-------- Given information
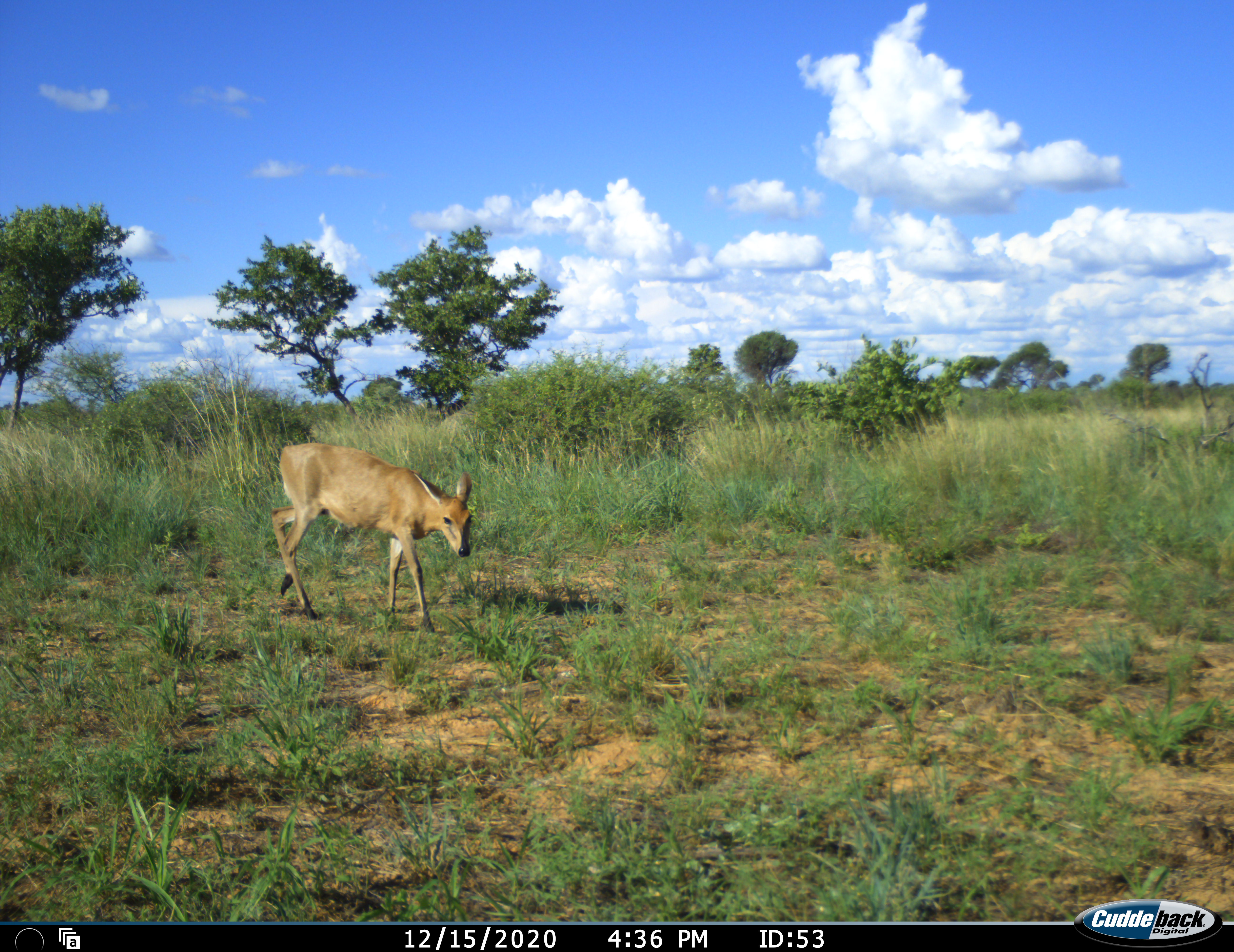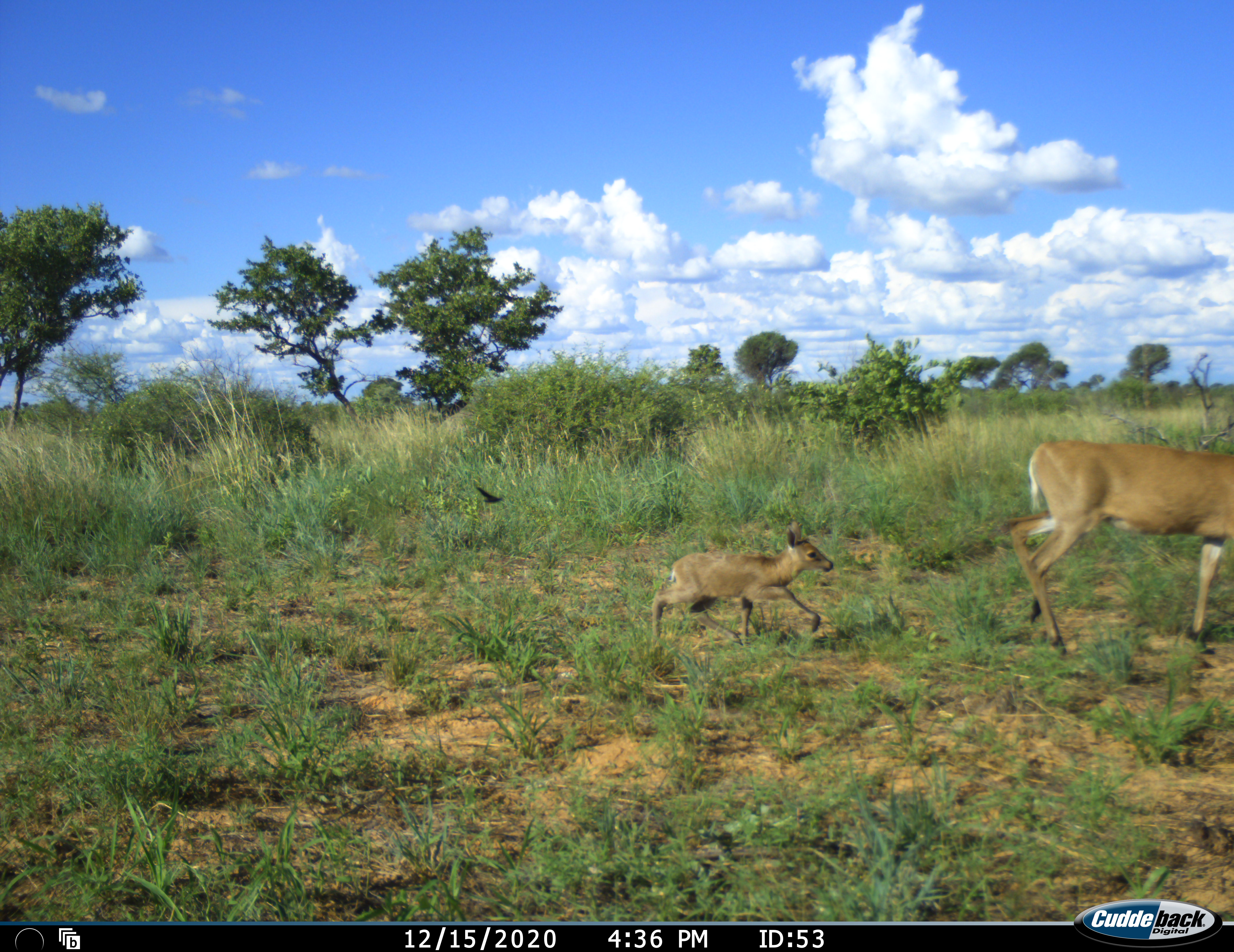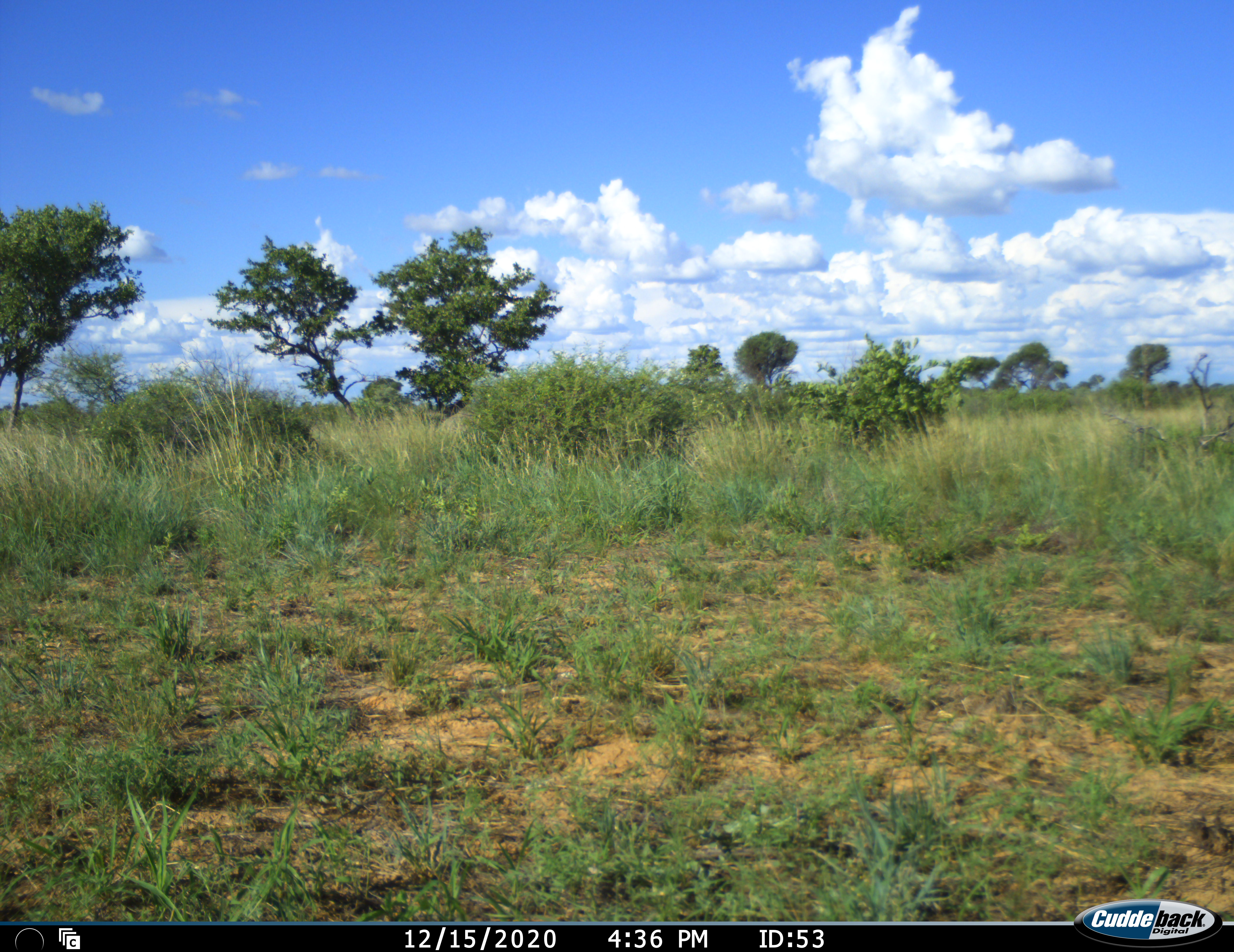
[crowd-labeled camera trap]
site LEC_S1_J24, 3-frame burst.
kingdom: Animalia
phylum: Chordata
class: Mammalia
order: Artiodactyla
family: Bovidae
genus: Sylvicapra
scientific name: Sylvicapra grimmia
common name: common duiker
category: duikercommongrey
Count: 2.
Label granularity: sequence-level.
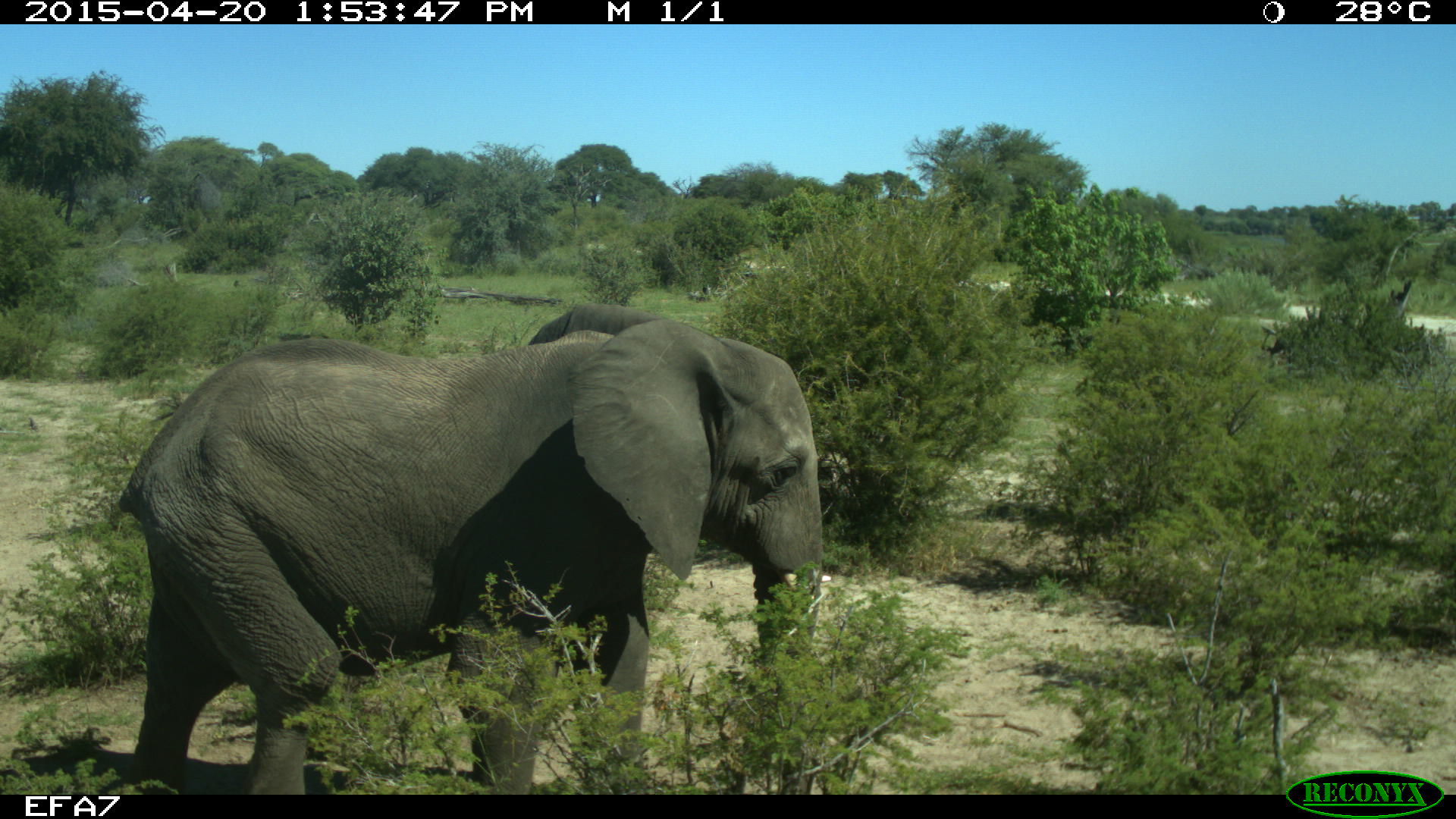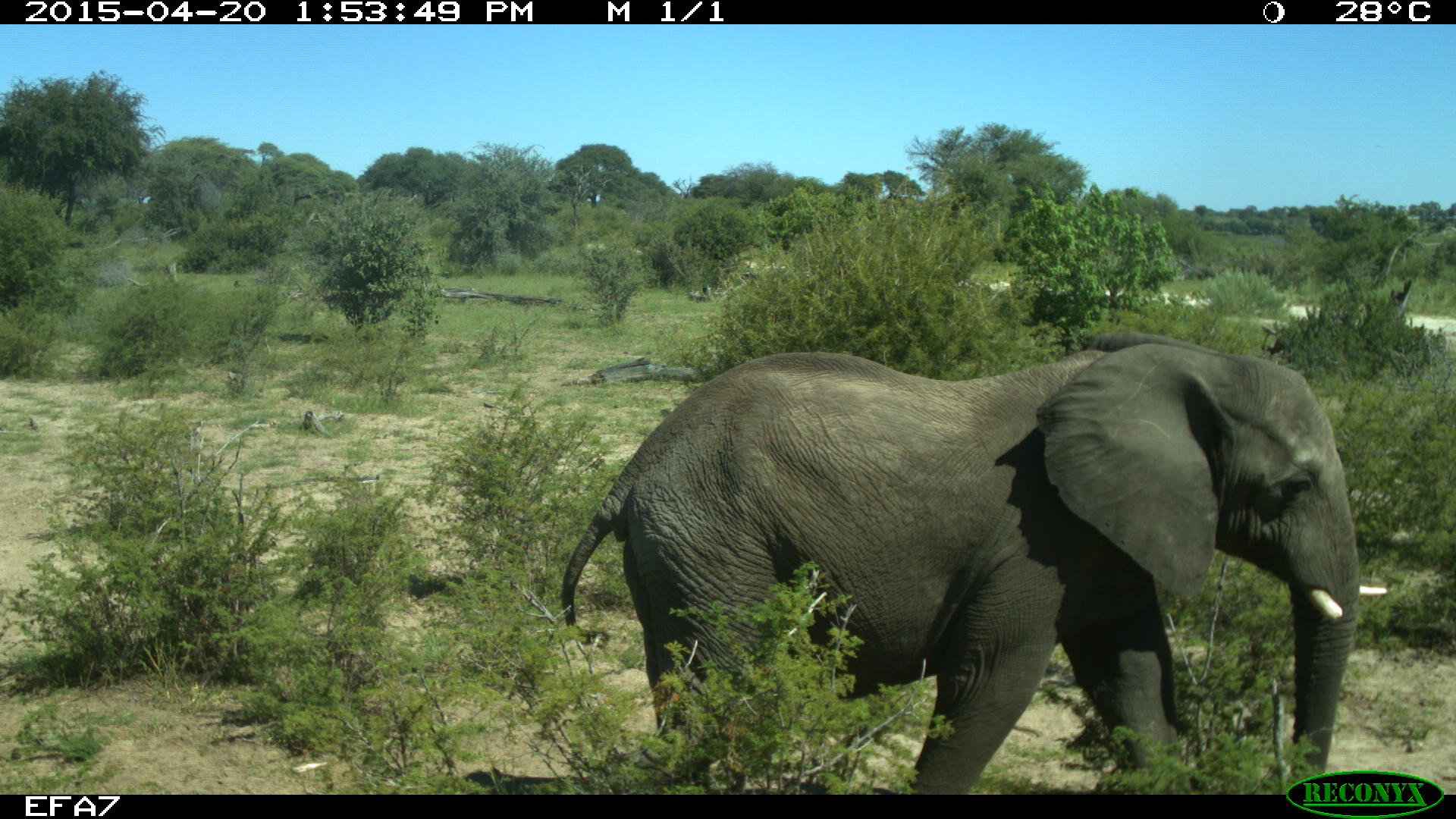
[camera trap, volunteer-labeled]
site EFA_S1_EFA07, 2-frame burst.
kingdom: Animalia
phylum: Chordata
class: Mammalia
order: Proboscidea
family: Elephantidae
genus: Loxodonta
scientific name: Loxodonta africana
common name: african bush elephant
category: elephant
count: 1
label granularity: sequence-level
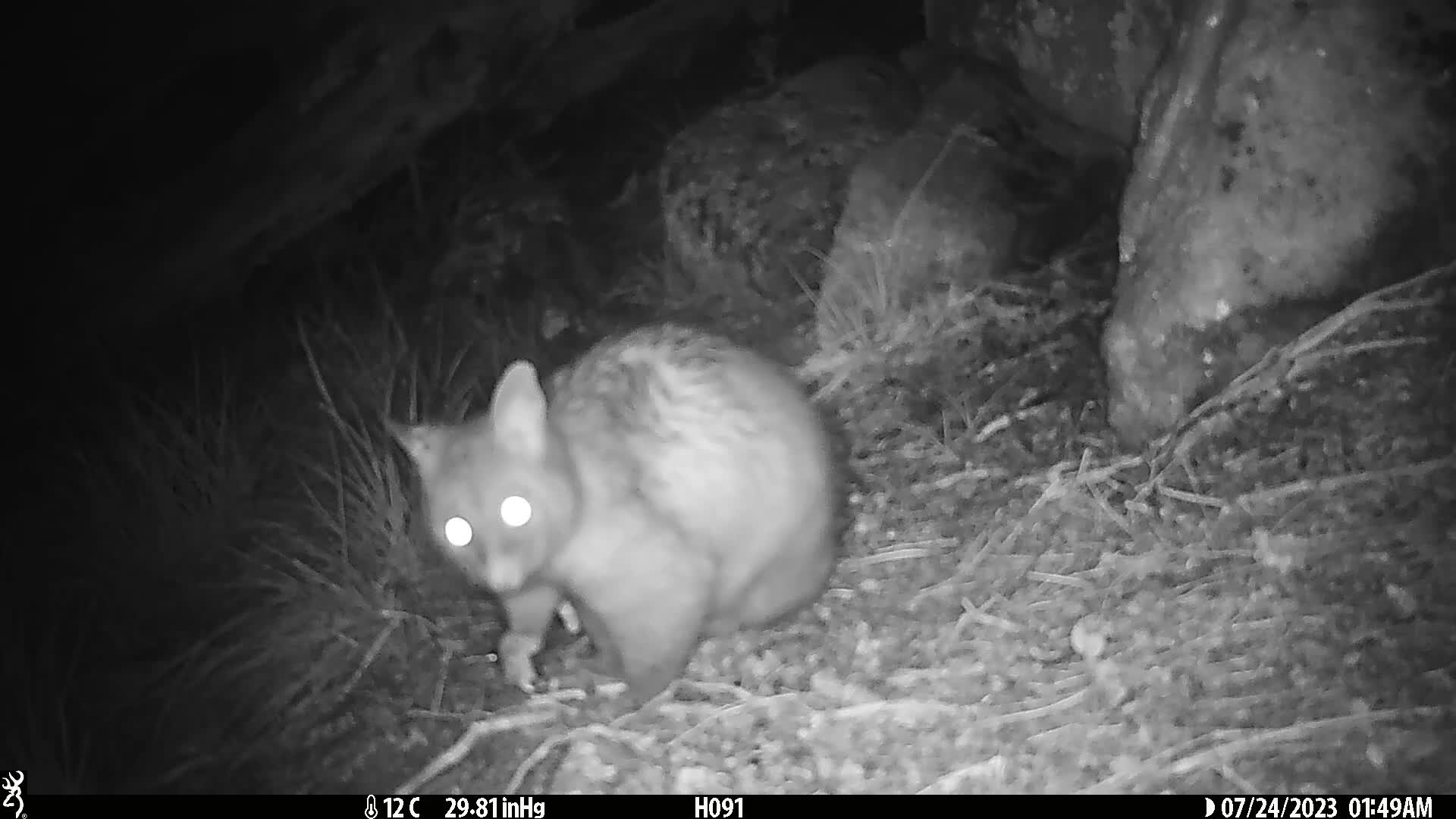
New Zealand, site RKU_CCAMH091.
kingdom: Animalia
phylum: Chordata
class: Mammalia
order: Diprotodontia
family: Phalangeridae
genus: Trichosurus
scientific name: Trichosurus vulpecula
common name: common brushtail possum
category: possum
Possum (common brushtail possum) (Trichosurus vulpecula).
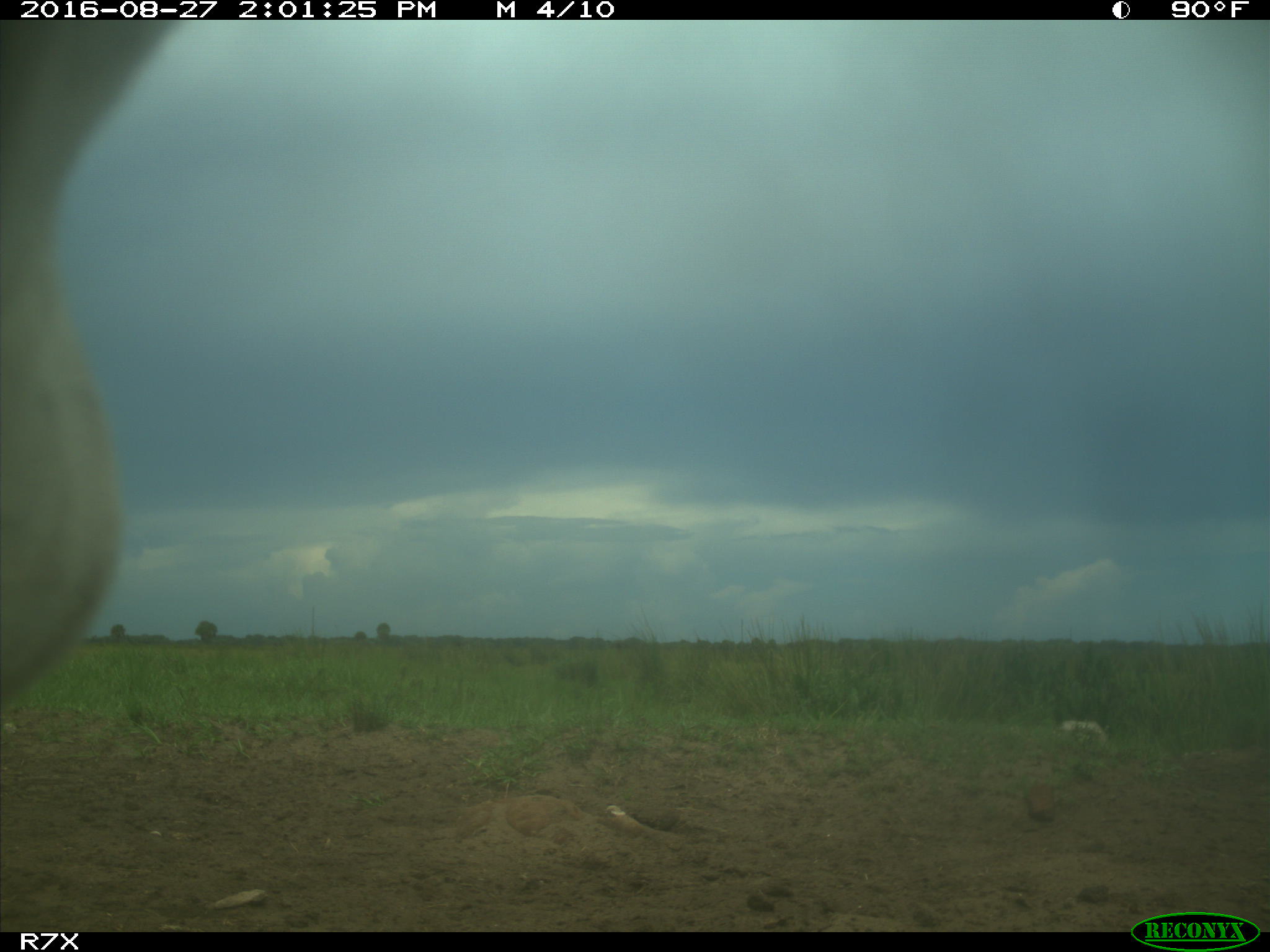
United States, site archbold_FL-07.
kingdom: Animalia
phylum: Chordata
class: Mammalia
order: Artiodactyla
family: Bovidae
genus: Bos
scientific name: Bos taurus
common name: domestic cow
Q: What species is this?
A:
----------------
Your goal:
Output the listing unchanged, pictures excluded.

Exercise output:
[crowd-labeled camera trap]
site LEC_S1_J24, 3-frame burst.
kingdom: Animalia
phylum: Chordata
class: Mammalia
order: Artiodactyla
family: Bovidae
genus: Sylvicapra
scientific name: Sylvicapra grimmia
common name: common duiker
category: duikercommongrey
Count: 2.
Label granularity: sequence-level.
[camera trap, volunteer-labeled]
site EFA_S1_EFA07, 2-frame burst.
kingdom: Animalia
phylum: Chordata
class: Mammalia
order: Proboscidea
family: Elephantidae
genus: Loxodonta
scientific name: Loxodonta africana
common name: african bush elephant
category: elephant
count: 1
label granularity: sequence-level
New Zealand, site RKU_CCAMH091.
kingdom: Animalia
phylum: Chordata
class: Mammalia
order: Diprotodontia
family: Phalangeridae
genus: Trichosurus
scientific name: Trichosurus vulpecula
common name: common brushtail possum
category: possum
Possum (common brushtail possum) (Trichosurus vulpecula).
United States, site archbold_FL-07.
kingdom: Animalia
phylum: Chordata
class: Mammalia
order: Artiodactyla
family: Bovidae
genus: Bos
scientific name: Bos taurus
common name: domestic cow
Q: What species is this?
A:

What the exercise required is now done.